═════ QUOTED PASSAGE ═════

Ask Catie Curtis if her uplifting, anthemic song ''Another Day on Earth,'' complete with a ''whew-ew-ew'' refrain, is a crowd-pleaser, and she confirms so in her customary funny, genial way: ''It's a hoot. A folk singer's version of a hit. A hootenanny.''
As recorded for her charming 2011 album Stretch Limousine on Fire, ''Another Day on Earth'' offers a message of perseverance, with a nod toward diversity. ''It's all right, it's okay, we can make it work,'' she sings. ''Up or down, left or right, yellow, brown black or white, it's another day on earth. Whew-ew-ew.''
(Photo by Tony Baker)
But Curtis has since changed the lyrics in the verses to ''talk about religious diversity…and the belief that we can all coexist here.'' The change is a reflection of the liberal activist's recent volunteer work with Americans United for Separation of Church and State, as well as her own increasing participation with Unitarian Universalism. Curtis says she may re-record the song for a new album later this year.

═════ DATA SHOWN ═════

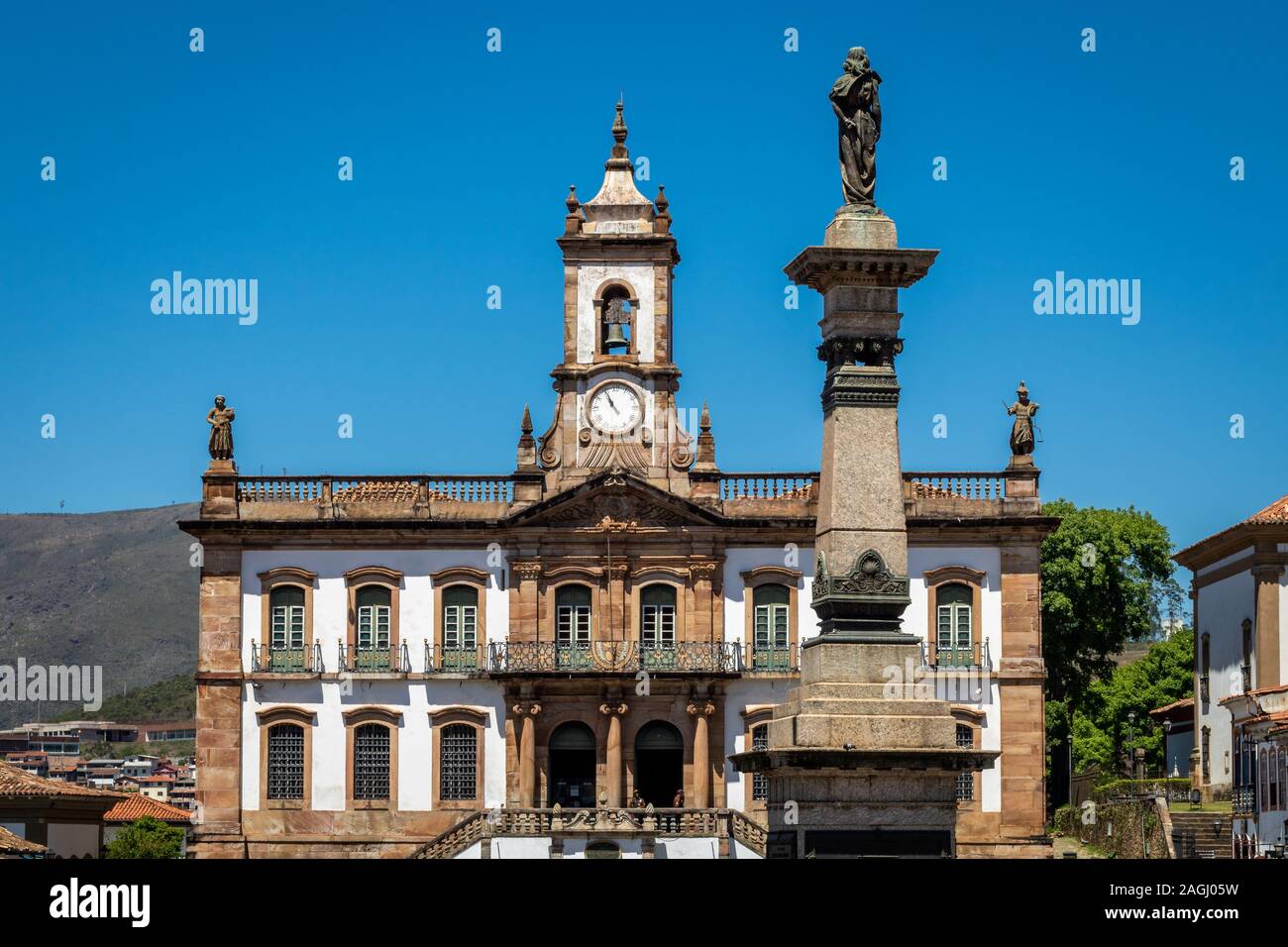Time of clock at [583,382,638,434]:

═════
═════ DATA SHOWN ═════

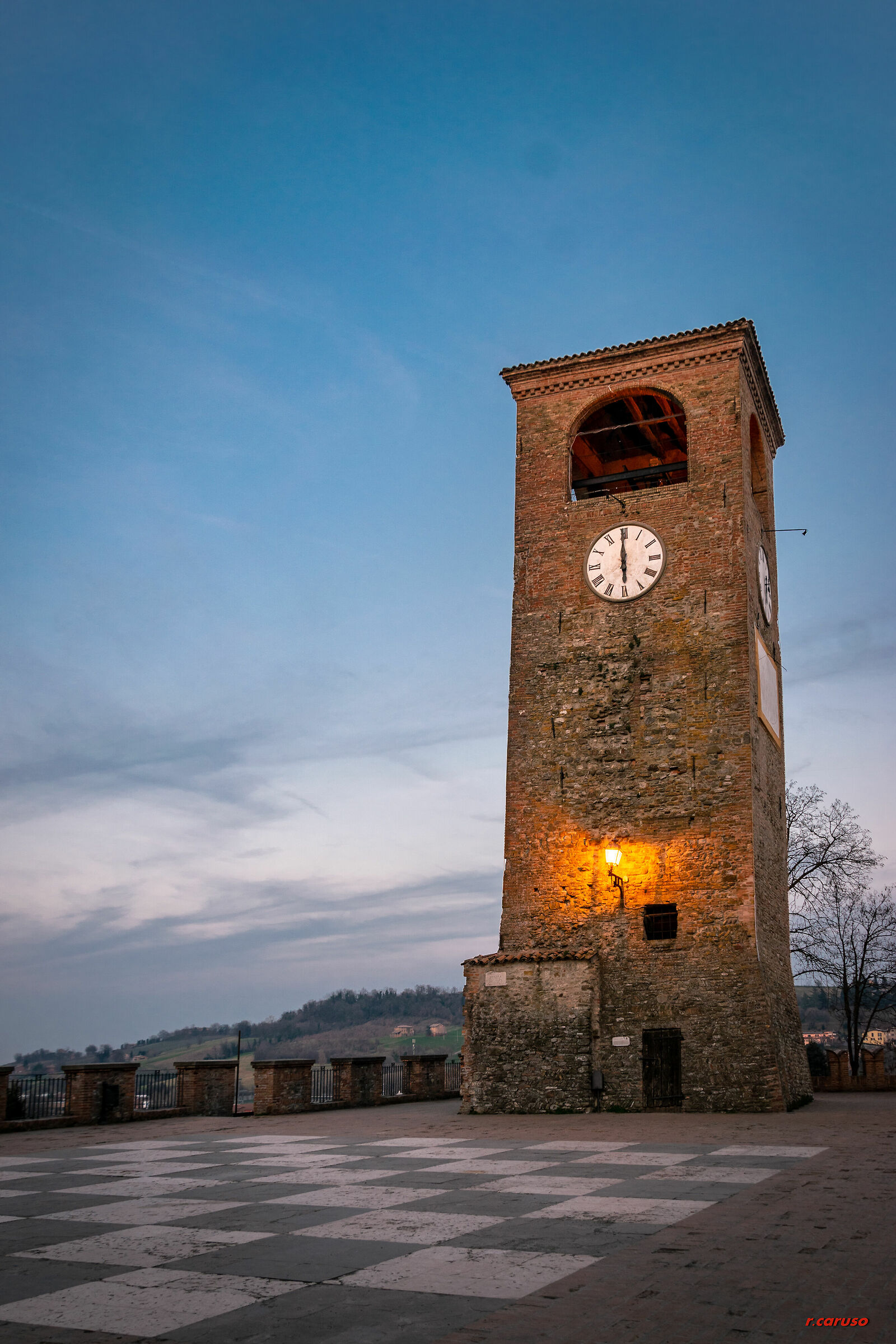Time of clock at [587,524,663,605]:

═════
═════ DATA SHOWN ═════

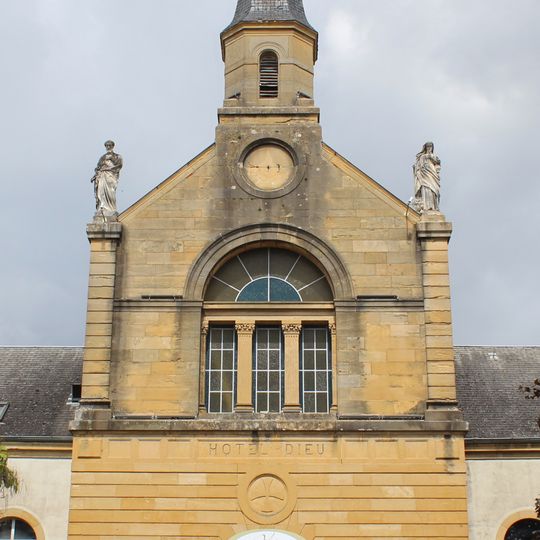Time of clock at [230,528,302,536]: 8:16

═════

BRIEF A. In the piece on Catie Curtis, why did she change the lyrics in the verses of "Another Day on Earth"? Answer in one to three sentences.
BRIEF B. Repeat the piece on Catie Curtis word for word from "But Curtis has" to "later this year.".
BRIEF C.
Answer these questions about the piece on Catie Curtis:
(i) In what year was the album Stretch Limousine on Fire released?
(ii) Which organization has Curtis recently done volunteer work with?
(iii) What does Curtis say she may do with the song later this year?

EXERCISE SOLUTION A. The change reflects her recent volunteer work with Americans United for Separation of Church and State. It also reflects her own increasing participation with Unitarian Universalism.

EXERCISE SOLUTION B.
But Curtis has since changed the lyrics in the verses to ''talk about religious diversity…and the belief that we can all coexist here.'' The change is a reflection of the liberal activist's recent volunteer work with Americans United for Separation of Church and State, as well as her own increasing participation with Unitarian Universalism. Curtis says she may re-record the song for a new album later this year.

EXERCISE SOLUTION C.
(i) 2011
(ii) Americans United for Separation of Church and State
(iii) She may re-record it for a new album.